INVESTIGADORES
OJANGUREN AFFILASTRO Andres Alejandro
artículos
Título:
Another one bites the dust: taxonomic sampling of a key genus in phylogenomic datasets reveals more non-monophyletic groups in traditional scorpion classification
Autor/es:
CARLOS SANTIBAÑEZ LOPEZ; ANDRES ALEJANDRO OJANGUREN AFFILASTRO; PRASHANT SHARMA
Revista:
INVERTEBRATE SYSTEMATICS
Editorial:
CSIRO PUBLISHING
Referencias:
Lugar: Collingwood; Año: 2019
ISSN:
1445-5226
Resumen:
Historically, morphological characters have been used to support the monophyly, composition, and phylogenetic relationships of scorpion families. Although recent phylogenomic analyses have recovered most of these traditional higher-level relationships as non-monophyletic, certain key taxa have yet to be sampled using a phylogenomic approach. Salient among these is the monotypic genus Caraboctonus Pocock, 1893, the type species of the family Caraboctonidae Kraepelin, 1905. Here, we examined the putative monophyly and phylogenetic placement of this family, sampling the library of C. keyserlingi Pocock, 1893 using high throughput transcriptomic sequencing. Our phylogenomic analyses recovered Caraboctonidae as polyphyletic due to the distant placement of the genera Caraboctonus and Hadrurus Thorell, 1876. Caraboctonus was stably recovered as the sister-group of the monotypic family Superstitioniidae Stahnke, 1940, whereas Hadrurus formed an unstable relationship with Uroctonus Thorell, 1876 and Belisarius Simon, 1879. Four cluster likelihood mapping revealed that the instability inherent to the placement of Hadrurus, Uroctonus and Belisarius was attributable to significant gene tree conflict in the internodes corresponding to their divergences.
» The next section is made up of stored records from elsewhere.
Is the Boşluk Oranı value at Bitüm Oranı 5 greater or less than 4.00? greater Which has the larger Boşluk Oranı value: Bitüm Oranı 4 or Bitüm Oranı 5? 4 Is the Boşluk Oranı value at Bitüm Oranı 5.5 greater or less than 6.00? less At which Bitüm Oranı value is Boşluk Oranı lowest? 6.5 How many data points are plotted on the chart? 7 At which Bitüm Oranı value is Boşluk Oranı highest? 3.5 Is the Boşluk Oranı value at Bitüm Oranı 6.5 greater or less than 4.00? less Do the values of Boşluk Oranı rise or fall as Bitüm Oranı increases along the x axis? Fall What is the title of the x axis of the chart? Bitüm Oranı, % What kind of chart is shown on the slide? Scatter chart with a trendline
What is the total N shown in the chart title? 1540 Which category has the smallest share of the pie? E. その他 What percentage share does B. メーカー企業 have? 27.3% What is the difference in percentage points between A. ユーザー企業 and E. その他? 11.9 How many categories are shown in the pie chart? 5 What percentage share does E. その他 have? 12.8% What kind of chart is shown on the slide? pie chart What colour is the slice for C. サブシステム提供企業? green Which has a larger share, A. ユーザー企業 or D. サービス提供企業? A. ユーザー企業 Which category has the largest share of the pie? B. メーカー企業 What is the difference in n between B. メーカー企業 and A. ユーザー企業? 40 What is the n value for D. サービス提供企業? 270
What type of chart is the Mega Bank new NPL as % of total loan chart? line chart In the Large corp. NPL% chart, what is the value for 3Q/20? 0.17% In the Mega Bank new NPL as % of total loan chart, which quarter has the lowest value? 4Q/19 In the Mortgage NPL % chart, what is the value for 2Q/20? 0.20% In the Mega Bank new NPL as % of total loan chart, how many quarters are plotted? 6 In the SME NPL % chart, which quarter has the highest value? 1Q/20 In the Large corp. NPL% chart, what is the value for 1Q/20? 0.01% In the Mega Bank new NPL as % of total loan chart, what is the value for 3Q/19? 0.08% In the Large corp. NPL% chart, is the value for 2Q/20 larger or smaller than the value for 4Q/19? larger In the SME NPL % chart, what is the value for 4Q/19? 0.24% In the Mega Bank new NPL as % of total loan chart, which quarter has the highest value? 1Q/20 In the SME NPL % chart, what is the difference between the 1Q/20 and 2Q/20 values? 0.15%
To redress the polyphyly of Caraboctonidae, the following systematic actions have been taken: (1) the family Caraboctonidae has been delimited to consist of 23 species in the genera Caraboctonus and Hadruroides Pocock, 1893; (2) Caraboctonidae, previously included in the superfamily Iuroidea Thorell, 1876 or as incertae sedis, is transferred to the superfamily Caraboctonoidea (new rank); and (3) the superfamily Hadruroidea (new rank) is established and the status of Hadrurinae Stahnke, 1973 is elevated to family (Hadruridae new status) including 12 species in the genera Hadrurus, Hoffmannihadrurus Fet&Soleglad, 2004 and Uroctonus. Our systematic actions engender the monophyly of both Iuroidea and Caraboctonidae. Future phylogenomic investigations should target similar taxon-poor and understudied lineages of potential phylogenetic significance, which are anticipated to reveal additional non-monophyletic groups.